Write out the part of the blog post about movie storylines starting with "2 - A building" and going on through "there will be....", copying it word for word.

▶ [Exercise text]
Content starts

You guys who have reading my posts, must have noticed that in December, I have reviewed some movies. I not just stated what's good or bad about the movies, but I also tried to relate it to how real human life works in the similar pattern too. If you realize, there is a common flow how almost every movie works from the beginning till the end.
1 - The main characters (usually a boy and a girl) will get something that makes them happy. Like Dale Denton and Saul River get their new drug in Pineapple Express, or Kate Holbrook and Angie Ostrowiski get to be a mother and money respectively in Baby Mama, or Melanie Smooter and Andrew Hennings get engaged in Sweet Home Alabama. The beginning storyline acts as the way to introduce the concept of the movie.
2 - A building (or many) storyline gets in. Like Anna Brady is stuck with a cynical Irish man, Declan O'Callaghan in Leap Year, or Robert Kearns is starting to feel like successes are in his hands in Flash of Genius, or when Travis, Barris and other subjects of an experiment are finally split into being prisoners or prison guards in The Experiment. This storyline is important in directing how the lives of the characters will go, but usually there will be....

Content ends

▶ [Listed entries]
Content starts

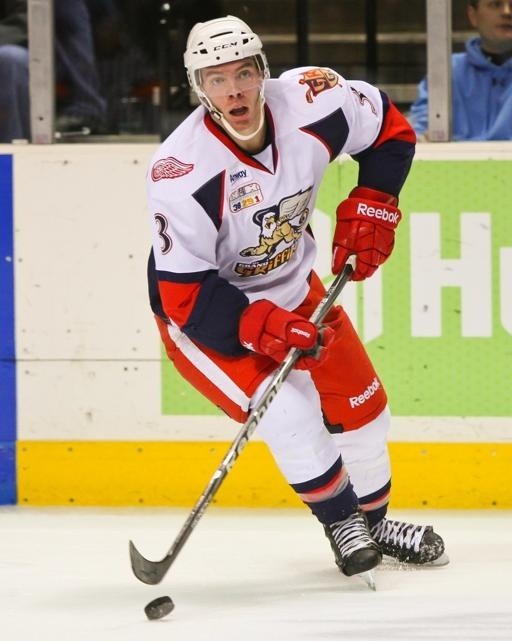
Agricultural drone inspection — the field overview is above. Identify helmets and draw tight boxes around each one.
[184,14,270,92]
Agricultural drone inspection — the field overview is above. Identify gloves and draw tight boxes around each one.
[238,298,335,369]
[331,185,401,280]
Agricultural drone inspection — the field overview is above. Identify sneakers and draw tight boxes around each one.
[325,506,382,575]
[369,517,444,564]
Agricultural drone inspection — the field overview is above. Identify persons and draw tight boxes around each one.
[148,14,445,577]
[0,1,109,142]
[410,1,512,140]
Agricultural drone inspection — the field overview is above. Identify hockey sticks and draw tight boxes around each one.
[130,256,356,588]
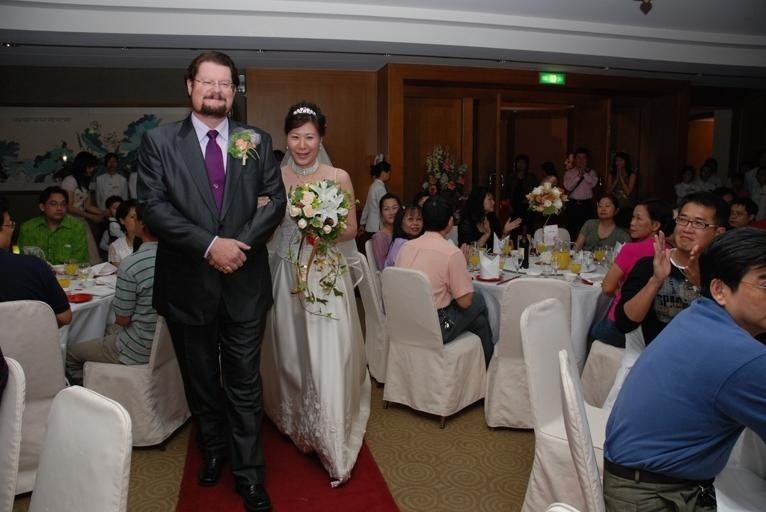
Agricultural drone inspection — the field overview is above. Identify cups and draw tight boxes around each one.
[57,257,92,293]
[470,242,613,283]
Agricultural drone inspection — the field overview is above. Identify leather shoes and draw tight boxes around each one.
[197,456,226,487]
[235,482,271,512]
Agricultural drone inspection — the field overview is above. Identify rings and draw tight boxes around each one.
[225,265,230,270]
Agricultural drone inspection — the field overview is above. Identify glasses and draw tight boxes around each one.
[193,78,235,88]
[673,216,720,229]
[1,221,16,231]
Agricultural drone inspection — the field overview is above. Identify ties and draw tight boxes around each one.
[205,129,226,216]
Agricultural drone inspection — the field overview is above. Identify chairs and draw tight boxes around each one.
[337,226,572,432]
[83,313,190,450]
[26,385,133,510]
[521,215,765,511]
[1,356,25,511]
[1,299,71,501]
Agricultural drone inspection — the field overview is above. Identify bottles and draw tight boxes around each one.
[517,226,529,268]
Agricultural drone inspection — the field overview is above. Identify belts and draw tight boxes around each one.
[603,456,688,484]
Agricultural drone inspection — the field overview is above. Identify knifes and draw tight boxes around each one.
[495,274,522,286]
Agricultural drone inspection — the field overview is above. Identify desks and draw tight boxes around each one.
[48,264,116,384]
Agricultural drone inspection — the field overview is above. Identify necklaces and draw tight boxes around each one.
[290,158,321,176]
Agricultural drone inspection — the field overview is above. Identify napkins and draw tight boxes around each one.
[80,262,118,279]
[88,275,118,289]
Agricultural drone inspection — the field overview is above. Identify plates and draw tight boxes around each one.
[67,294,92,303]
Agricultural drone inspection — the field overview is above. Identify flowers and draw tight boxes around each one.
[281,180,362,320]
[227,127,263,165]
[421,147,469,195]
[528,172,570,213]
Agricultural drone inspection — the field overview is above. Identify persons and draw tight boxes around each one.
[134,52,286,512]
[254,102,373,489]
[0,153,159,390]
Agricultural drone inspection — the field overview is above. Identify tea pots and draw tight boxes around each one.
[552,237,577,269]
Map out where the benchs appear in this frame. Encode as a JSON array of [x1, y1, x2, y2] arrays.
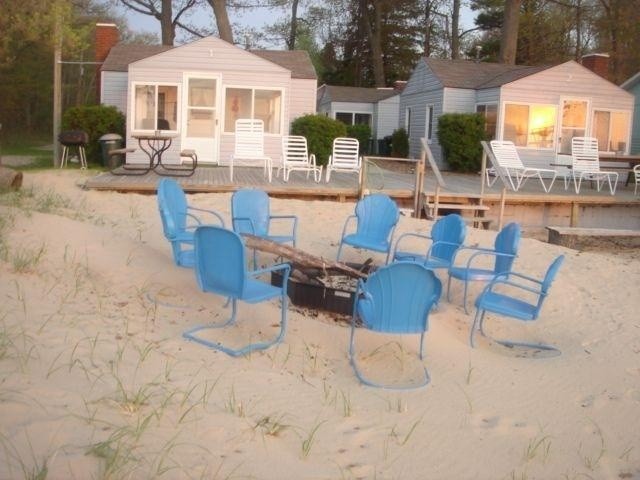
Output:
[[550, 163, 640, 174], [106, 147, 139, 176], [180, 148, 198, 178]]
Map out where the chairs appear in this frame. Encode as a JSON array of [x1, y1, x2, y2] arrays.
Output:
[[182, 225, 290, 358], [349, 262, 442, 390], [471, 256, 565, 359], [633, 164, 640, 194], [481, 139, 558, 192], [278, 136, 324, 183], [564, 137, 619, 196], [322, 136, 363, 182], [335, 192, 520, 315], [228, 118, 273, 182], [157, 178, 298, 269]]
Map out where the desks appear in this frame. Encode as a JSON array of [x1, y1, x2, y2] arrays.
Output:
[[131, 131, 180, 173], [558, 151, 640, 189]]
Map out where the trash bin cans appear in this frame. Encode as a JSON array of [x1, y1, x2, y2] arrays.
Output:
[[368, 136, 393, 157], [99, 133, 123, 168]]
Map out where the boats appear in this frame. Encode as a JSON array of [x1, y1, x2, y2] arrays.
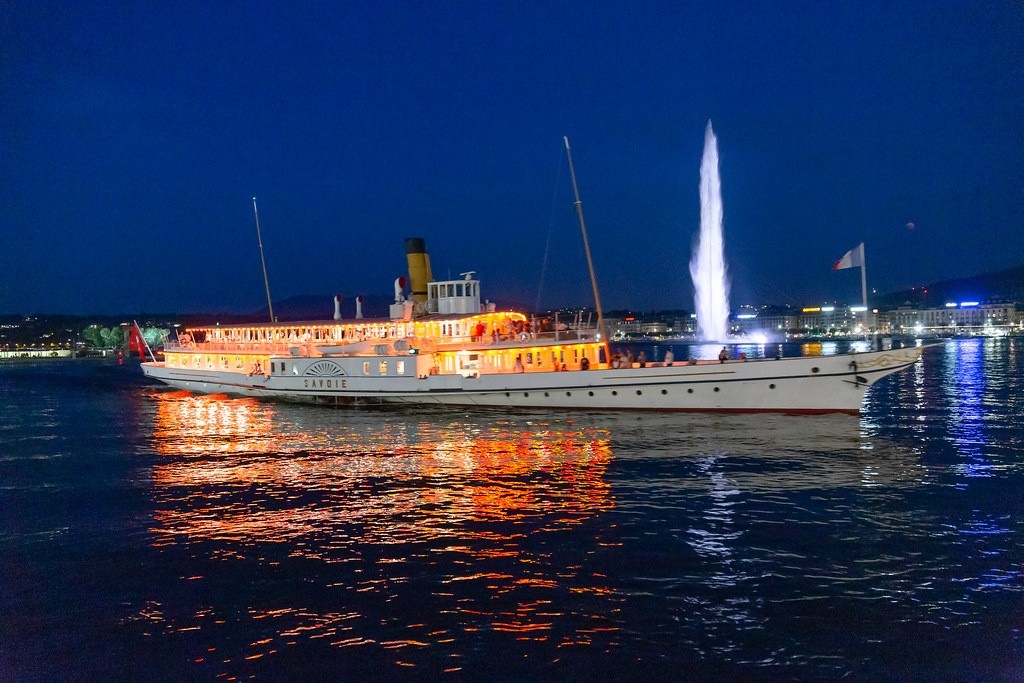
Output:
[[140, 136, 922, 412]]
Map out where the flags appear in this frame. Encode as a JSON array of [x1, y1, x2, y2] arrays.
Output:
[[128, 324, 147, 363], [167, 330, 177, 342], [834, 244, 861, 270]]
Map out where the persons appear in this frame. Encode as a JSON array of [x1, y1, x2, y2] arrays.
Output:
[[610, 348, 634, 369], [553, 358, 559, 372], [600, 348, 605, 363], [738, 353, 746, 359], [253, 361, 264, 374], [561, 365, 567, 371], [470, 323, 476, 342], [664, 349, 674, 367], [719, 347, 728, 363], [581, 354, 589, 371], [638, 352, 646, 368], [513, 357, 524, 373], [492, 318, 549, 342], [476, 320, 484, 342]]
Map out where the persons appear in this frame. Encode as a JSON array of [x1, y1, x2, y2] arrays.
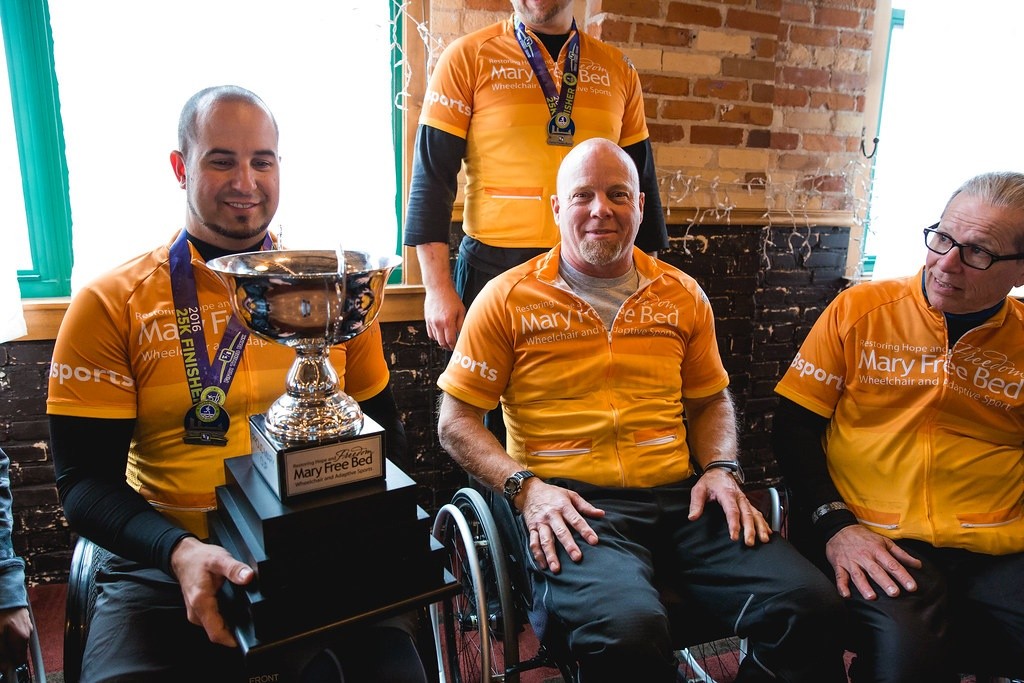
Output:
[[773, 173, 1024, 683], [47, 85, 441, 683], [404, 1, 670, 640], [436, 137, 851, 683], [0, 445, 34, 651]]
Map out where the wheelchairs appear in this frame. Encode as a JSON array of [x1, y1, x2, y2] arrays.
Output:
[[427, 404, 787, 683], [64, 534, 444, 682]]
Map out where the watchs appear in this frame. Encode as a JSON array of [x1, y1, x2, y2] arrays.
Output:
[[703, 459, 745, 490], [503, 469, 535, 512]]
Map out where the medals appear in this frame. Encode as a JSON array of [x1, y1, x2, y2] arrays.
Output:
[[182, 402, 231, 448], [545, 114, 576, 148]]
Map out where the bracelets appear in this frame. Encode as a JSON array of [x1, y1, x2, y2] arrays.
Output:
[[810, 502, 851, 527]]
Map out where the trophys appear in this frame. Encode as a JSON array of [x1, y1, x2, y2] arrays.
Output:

Content ends

▶ [Response to this exercise]
2 - A building (or many) storyline gets in. Like Anna Brady is stuck with a cynical Irish man, Declan O'Callaghan in Leap Year, or Robert Kearns is starting to feel like successes are in his hands in Flash of Genius, or when Travis, Barris and other subjects of an experiment are finally split into being prisoners or prison guards in The Experiment. This storyline is important in directing how the lives of the characters will go, but usually there will be....